Dynamical quorum sensing: Population density encoded in cellular dynamics

Abstract

Mutual synchronization by exchange of chemicals is a mechanism for the emergence of collective dynamics in cellular populations. General theories exist on the transition to coherence, but no quantitative, experimental demonstration has been given. Here, we present a modeling and experimental analysis of cell-density-dependent glycolytic oscillations in yeast. We study the disappearance of oscillations at low cell density and show that this phenomenon occurs synchronously in all cells and not by desynchronization, as previously expected. This study identifies a general scenario for the emergence of collective cellular oscillations and suggests a quorum-sensing mechanism by which the cell density information is encoded in the intracellular dynamical state.

Fig. 1.

Two possible explanations for the lack of collective oscillations at low cell density: simulations of populations with random initial conditions. The gray lines represent the evolution in time of four oscillators within a population (n = 100), and the black line represents the macroscopic observable, the average over the population. (a) Incoherence. Cells progressively loose their mutual entrainment, and their average is asymptotically stationary up to finite-size fluctuations. (b) Dynamic quorum sensing. Cells have a coherent motion and stop oscillating in synchrony with the medium.

Fig. 2.

Amplitude A of the collective glycolytic oscillations as a function of cell density. The open and filled circles correspond to sustained and damped oscillations, respectively, of the NAD(P)H fluorescence relative to the mean fluorescence signal. Cell density is reported as dry weight (dw). The continuous line is a fit with the reduced model (Eq. 5 in Mathematical Model). (Inset) The predicted linear relation between A² and 1/dw. The vertical error bars indicate the maximum and minimum values observed, and the horizontal error bars indicate two independent determinations of cell density. See SI Appendix 1 for data analysis.

Fig. 3.

Angular frequency ω of the self-sustained (open circles) or damped (filled circles) collective glycolytic oscillations as a function of cell density measured as dry weight (dw). The continuous line is a fit with the reduced model (Eq. 3 in Mathematical Model). (Inset) The predicted linear relation between 1/ω and 1/dw. The error bars are as in Fig. 2. See SI Appendix 1 for data analysis.

Fig. 4.

Model of the intracellular oscillator used to simulate the individual cells of Eq. 1. The plane of oscillations (shaded gray) is spanned by the complex eigenvectors of the origin, associated with the eigenvalues λ₀ ± iω₀. The stable perpendicular mode is associated with a third, stable eigenvalue ∣λ_fast∣ ≫ ∣λ₀∣, quantifying the rate of relaxation toward the plane of oscillations. The coupling to the external medium takes place along the direction of the diffusing species (Aca). This direction forms an angle θ with the plane of intracellular oscillations.

#### [Data provided]
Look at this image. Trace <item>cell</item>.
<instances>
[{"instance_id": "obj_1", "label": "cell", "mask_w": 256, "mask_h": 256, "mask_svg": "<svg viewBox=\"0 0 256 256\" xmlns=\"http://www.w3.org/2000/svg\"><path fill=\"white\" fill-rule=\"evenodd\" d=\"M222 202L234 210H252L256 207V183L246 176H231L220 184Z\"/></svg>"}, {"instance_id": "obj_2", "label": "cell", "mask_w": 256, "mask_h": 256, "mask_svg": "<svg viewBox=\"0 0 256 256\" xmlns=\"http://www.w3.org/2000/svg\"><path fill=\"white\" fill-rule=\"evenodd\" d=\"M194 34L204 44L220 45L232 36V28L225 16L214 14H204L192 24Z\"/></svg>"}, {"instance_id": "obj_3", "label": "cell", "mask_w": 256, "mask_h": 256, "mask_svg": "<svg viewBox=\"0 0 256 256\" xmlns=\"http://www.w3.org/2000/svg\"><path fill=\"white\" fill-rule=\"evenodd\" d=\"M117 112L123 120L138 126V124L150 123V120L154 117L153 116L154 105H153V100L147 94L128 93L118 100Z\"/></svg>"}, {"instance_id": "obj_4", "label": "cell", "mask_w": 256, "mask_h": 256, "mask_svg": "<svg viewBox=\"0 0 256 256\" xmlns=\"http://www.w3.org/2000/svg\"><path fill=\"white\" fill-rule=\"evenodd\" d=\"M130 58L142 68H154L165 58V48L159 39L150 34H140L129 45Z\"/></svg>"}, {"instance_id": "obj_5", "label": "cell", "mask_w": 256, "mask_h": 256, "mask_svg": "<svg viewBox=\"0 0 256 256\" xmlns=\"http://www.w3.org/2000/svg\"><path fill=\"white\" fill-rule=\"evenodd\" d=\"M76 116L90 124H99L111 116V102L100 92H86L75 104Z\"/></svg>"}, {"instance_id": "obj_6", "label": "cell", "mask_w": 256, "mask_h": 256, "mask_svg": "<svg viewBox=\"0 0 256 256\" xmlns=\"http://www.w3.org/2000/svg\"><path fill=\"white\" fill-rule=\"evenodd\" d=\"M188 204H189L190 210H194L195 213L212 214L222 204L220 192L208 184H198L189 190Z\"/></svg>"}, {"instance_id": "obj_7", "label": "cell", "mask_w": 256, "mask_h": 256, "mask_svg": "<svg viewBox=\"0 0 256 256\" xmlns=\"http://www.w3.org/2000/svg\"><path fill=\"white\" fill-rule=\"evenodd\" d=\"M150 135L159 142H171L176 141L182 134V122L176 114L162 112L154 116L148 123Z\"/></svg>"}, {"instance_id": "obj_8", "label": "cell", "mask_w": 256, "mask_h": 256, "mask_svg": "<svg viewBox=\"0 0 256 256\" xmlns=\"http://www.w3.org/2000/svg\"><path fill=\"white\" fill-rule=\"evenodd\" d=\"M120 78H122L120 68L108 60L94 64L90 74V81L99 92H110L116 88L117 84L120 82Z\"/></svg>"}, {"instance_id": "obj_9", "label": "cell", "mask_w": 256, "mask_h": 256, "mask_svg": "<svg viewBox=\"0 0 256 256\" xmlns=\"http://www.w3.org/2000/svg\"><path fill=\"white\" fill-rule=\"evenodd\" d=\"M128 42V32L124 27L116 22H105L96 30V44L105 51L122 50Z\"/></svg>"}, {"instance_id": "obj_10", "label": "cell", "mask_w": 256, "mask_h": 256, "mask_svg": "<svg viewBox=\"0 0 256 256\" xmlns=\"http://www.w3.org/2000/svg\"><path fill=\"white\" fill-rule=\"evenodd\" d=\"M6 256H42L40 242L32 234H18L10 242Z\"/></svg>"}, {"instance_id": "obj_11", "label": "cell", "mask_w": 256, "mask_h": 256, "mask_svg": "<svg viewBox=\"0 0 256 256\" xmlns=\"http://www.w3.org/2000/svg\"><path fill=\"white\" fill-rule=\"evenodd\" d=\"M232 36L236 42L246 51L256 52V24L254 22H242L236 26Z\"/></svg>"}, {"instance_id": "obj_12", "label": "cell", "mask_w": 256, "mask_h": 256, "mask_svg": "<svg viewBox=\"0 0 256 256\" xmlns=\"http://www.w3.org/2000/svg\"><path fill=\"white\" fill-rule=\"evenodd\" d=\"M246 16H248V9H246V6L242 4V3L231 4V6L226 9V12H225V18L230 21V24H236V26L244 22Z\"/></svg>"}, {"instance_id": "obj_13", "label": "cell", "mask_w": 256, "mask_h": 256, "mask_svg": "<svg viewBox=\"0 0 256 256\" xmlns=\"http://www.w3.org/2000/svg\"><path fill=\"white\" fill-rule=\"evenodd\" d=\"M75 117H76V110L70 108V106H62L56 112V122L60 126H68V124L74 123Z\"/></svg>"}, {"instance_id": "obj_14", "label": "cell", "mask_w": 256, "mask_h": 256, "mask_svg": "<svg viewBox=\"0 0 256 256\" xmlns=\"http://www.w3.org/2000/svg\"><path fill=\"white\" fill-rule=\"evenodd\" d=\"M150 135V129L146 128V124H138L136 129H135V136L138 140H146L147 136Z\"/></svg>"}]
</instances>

#### [Exercise requirements]
Decide whether each statement agrees with the page on dynamical quorum sensing: (a) Oscillations vanish at low cell density because the cells desynchronize. (b) In Fig. 2, the filled circles stand for damped oscillations. (c) Each simulated population in Fig. 1 holds 100 oscillators. For each, give yes or no and quote the deciding words of the page.

#### [Answer box]
(a) No: "this phenomenon occurs synchronously in all cells and not by desynchronization, as previously expected"
(b) Yes: "The open and filled circles correspond to sustained and damped oscillations, respectively"
(c) Yes: "four oscillators within a population (n = 100)"